Abstract 13972: Metabolic Reprogramming of Diabetic Mesenchymal Stromal Cells by Inhibiting Glypican 3 Enhances Their Cardioprotective Functions via Pyruvate Kinase Activation

Abstract

Mesenchymal stromal cells (MSC) represent promising stem cell therapy for the treatment of cardiovascular diseases. Diabetes affects the functional capability of MSC and is an impediment to cell-based therapy. However, the impact of diabetes on MSC myocardial reparative activity, metabolic fingerprint, and the mechanism of dysfunction is still poorly understood.

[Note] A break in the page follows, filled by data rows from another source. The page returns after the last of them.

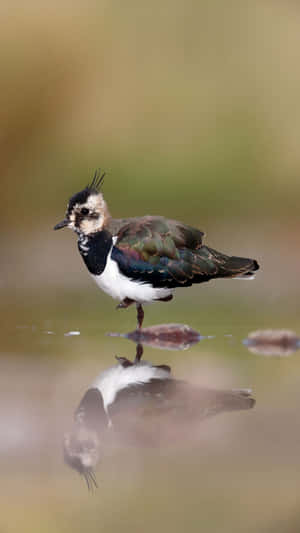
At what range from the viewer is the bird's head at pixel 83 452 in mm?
3381

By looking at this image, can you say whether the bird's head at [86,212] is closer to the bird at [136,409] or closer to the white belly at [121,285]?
the white belly at [121,285]

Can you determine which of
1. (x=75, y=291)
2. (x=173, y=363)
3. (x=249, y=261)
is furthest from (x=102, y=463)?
(x=75, y=291)

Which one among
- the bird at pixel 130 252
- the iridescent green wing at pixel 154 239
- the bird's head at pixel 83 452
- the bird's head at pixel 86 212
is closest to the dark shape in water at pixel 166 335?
the bird at pixel 130 252

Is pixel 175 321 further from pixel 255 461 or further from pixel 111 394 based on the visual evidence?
pixel 255 461

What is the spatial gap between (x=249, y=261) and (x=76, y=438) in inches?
101

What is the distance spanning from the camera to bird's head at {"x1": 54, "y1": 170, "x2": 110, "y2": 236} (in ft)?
17.7

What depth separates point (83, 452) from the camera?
11.8ft

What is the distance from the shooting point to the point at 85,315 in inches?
257

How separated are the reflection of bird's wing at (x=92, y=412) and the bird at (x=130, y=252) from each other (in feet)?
3.64

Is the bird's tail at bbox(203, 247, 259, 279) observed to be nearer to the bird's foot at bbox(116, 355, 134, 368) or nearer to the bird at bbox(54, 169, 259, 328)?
the bird at bbox(54, 169, 259, 328)

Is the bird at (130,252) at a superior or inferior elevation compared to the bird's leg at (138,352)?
superior

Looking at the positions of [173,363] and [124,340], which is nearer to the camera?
[173,363]

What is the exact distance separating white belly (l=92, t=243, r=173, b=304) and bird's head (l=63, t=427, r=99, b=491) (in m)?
1.62

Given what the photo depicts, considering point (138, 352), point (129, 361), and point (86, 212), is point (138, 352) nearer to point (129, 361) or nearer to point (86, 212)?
point (129, 361)
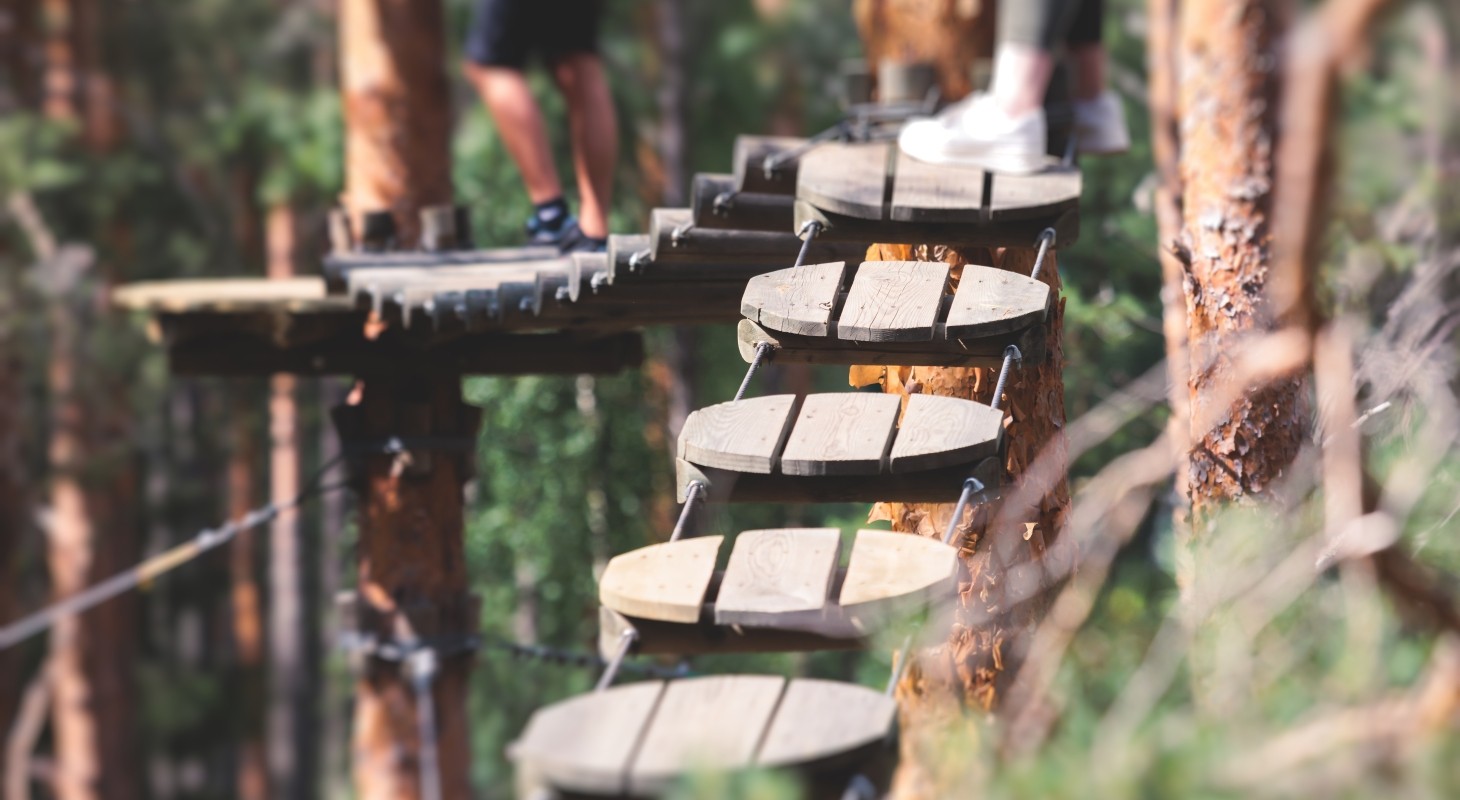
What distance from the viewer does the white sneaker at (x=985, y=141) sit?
3.91 meters

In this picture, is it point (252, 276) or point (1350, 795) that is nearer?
point (1350, 795)

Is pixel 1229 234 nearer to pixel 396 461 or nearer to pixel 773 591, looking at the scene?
pixel 773 591

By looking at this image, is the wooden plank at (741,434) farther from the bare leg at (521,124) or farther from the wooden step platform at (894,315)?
the bare leg at (521,124)

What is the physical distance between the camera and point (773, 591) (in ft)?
7.52

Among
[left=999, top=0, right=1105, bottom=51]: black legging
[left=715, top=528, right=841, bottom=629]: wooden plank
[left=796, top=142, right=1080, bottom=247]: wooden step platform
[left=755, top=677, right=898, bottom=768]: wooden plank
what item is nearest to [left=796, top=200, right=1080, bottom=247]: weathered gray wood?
[left=796, top=142, right=1080, bottom=247]: wooden step platform

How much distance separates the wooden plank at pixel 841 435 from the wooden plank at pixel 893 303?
0.12 m

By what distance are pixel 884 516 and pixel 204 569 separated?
1996cm

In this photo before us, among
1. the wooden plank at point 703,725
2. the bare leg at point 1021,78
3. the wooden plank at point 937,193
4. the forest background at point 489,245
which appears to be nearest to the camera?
the wooden plank at point 703,725

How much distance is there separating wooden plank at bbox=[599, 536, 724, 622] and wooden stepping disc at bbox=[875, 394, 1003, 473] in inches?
13.7

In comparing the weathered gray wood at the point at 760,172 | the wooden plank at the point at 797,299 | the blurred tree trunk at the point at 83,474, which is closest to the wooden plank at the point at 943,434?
the wooden plank at the point at 797,299

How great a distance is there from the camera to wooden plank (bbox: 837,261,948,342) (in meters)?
2.87

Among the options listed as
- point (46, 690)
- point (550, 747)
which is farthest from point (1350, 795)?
point (46, 690)

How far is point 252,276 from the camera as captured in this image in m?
16.1

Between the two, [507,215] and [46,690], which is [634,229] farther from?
[46,690]
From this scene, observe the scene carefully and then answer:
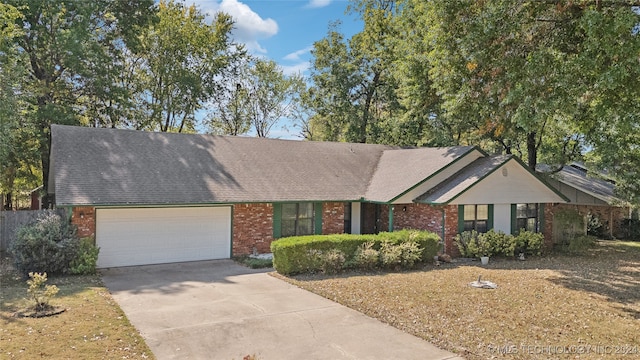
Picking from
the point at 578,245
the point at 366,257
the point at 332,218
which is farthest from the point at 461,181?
the point at 578,245

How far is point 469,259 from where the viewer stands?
1641cm

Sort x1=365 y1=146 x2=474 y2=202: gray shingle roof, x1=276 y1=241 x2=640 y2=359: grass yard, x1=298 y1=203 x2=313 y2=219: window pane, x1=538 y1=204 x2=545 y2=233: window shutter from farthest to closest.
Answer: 1. x1=538 y1=204 x2=545 y2=233: window shutter
2. x1=365 y1=146 x2=474 y2=202: gray shingle roof
3. x1=298 y1=203 x2=313 y2=219: window pane
4. x1=276 y1=241 x2=640 y2=359: grass yard

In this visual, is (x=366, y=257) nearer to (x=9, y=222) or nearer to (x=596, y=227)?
(x=9, y=222)

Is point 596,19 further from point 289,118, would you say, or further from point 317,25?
point 289,118

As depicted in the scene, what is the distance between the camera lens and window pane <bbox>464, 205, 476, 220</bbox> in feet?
55.1

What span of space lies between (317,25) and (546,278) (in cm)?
2165

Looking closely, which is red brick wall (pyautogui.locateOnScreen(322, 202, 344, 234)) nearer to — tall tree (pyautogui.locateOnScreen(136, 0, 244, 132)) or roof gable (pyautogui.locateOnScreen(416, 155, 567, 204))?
roof gable (pyautogui.locateOnScreen(416, 155, 567, 204))

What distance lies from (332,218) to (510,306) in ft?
29.2

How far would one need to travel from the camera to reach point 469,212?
55.4 ft

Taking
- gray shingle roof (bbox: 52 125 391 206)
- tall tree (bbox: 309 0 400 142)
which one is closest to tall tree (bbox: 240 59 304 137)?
tall tree (bbox: 309 0 400 142)

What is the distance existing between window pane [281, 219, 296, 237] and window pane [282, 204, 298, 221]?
0.53 feet

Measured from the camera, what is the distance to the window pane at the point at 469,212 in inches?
661

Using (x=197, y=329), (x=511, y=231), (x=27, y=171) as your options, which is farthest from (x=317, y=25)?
(x=197, y=329)

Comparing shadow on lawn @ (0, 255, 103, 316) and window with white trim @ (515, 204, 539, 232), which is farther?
window with white trim @ (515, 204, 539, 232)
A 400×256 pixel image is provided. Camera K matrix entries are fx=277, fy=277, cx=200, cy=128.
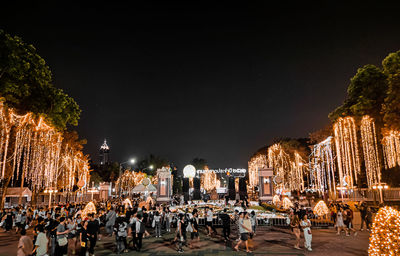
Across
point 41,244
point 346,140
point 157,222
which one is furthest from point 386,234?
point 346,140

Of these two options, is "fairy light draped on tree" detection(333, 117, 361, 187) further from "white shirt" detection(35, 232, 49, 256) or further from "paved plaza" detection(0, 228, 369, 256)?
"white shirt" detection(35, 232, 49, 256)

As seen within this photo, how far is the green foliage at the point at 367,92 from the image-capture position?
25.2 meters

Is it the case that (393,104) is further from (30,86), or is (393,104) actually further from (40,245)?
(30,86)

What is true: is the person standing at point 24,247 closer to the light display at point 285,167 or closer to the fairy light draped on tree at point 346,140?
the fairy light draped on tree at point 346,140

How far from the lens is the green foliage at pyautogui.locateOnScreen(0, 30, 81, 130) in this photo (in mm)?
16766

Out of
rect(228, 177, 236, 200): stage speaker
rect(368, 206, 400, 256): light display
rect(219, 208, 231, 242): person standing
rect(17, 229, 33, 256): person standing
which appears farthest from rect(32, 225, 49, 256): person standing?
rect(228, 177, 236, 200): stage speaker

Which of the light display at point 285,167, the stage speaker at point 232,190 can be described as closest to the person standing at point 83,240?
the stage speaker at point 232,190

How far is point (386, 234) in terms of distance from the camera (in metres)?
7.41

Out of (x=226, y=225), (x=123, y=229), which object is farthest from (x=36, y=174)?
(x=226, y=225)

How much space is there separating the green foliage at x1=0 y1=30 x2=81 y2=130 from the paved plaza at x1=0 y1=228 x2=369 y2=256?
9363 mm

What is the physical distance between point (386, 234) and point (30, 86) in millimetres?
22419

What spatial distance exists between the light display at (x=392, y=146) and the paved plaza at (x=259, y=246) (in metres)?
8.68

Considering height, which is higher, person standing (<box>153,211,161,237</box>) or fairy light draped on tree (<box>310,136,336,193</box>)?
fairy light draped on tree (<box>310,136,336,193</box>)

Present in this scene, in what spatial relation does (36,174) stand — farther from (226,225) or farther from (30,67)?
(226,225)
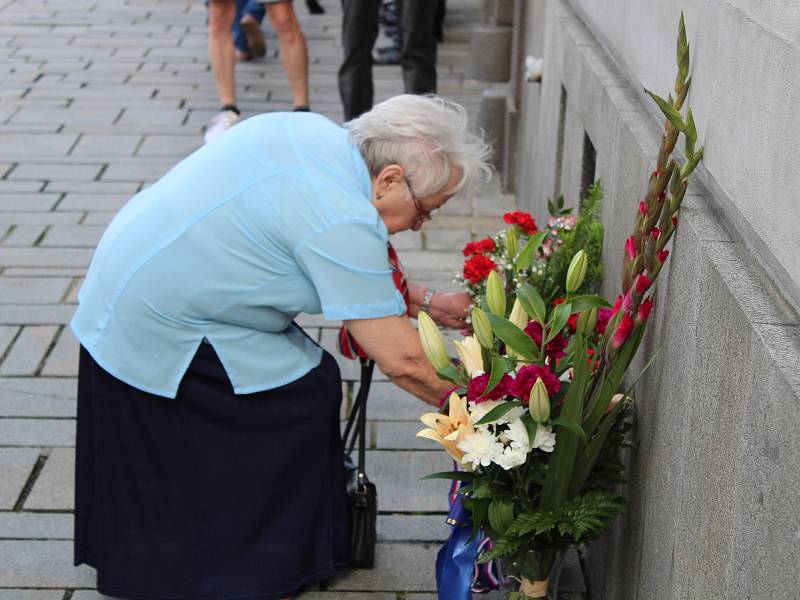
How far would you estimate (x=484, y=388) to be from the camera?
235 cm

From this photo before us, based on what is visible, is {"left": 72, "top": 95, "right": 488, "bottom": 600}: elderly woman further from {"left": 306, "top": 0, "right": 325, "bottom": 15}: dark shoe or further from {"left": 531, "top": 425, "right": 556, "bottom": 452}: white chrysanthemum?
{"left": 306, "top": 0, "right": 325, "bottom": 15}: dark shoe

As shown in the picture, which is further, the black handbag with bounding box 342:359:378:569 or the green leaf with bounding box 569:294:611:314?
the black handbag with bounding box 342:359:378:569

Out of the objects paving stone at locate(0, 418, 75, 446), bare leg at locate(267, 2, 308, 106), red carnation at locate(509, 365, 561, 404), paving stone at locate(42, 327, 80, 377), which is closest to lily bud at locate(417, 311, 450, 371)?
red carnation at locate(509, 365, 561, 404)

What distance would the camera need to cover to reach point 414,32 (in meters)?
6.68

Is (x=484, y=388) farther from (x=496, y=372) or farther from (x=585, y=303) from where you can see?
(x=585, y=303)

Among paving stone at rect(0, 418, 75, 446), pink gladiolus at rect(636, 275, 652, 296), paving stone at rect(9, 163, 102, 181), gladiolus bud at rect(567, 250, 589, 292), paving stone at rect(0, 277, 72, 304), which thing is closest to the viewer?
pink gladiolus at rect(636, 275, 652, 296)

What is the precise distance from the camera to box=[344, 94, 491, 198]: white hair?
2869 mm

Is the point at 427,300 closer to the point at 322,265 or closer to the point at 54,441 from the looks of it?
the point at 322,265

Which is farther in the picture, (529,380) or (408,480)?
(408,480)

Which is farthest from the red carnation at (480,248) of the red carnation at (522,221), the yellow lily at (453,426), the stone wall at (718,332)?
the yellow lily at (453,426)

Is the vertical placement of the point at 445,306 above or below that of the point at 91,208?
above

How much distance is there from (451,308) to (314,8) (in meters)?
7.62

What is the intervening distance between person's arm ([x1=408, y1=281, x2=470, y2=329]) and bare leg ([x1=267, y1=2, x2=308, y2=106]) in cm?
393

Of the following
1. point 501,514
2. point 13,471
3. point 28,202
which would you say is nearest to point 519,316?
point 501,514
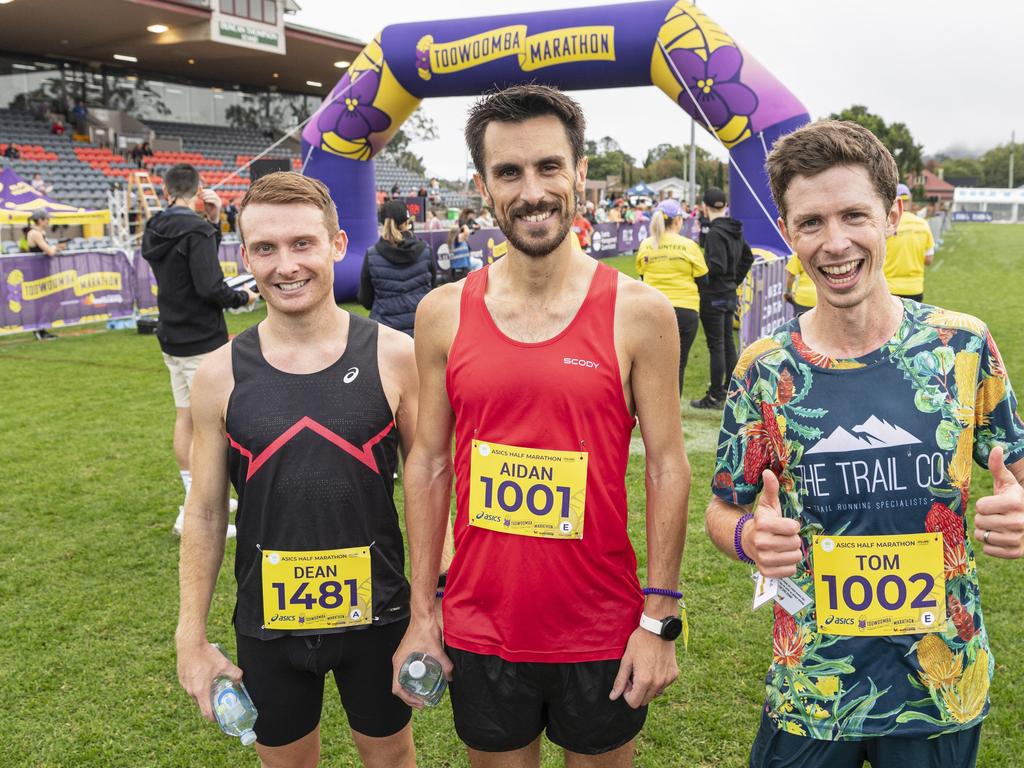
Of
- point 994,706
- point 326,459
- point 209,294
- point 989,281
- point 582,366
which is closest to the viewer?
point 582,366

Therefore, our study aimed to understand the molecular basis of diabetes-induced MSC functions and their metabolic mechanism, and potential metabolic reprogramming of diabetic MSC to reverse these dysfunctions may represent a strategy to enhance cell-based therapeutics for myocardial repair in diabetic patients. The seahorse and 13 C glucose tracing studies identified defective energy metabolism in db/db-MSC. Our data also shows the diminished functional activity of db/db-MSCs to improve post-MI cardiac functions. Furthermore, we found that glypican-3 (GPC3), a heparan sulfate proteoglycan, is highly upregulated in db/db-MSC when compared to WT-MSC. GPC3 overexpression in WT-MSC showed abrogated metabolic fingerprints, lowered immunosuppression activity, and reduced angiogenic potential. Interestingly, GPC3 knockdown in WT-MSC showed an improved metabolic state, increased immunosuppression activity, and enhanced angiogenic potential. Furthermore, GPC3 knockdown in diabetic MSC restored their energy metabolism and their functions. Mechanistically, we revealed that GPC3 binds to pyruvate kinase (PK), which subsequently increases the rate of glycolysis and ATP production. In a mouse model of myocardial infarction (MI), intramyocardial transplantation of GPC3-metabolic reprogrammed db/db-MSC promoting neovascularization (at 28 days, post-MI) and lower cardiac fibrosis, leading to improved left ventricular function. These findings indicate that diabetes increased GPC3 expression and altered the metabolic rates in MSC which is detrimental to its function, and transplantation of GPC3-metabolic reprogrammed db/db-MSC into ischemic myocardium promoted their cardiac functions. Thus, inhibiting GPC3 may potentially be used to restore the metabolic state and functions of db/db-MSC for cell therapy applications.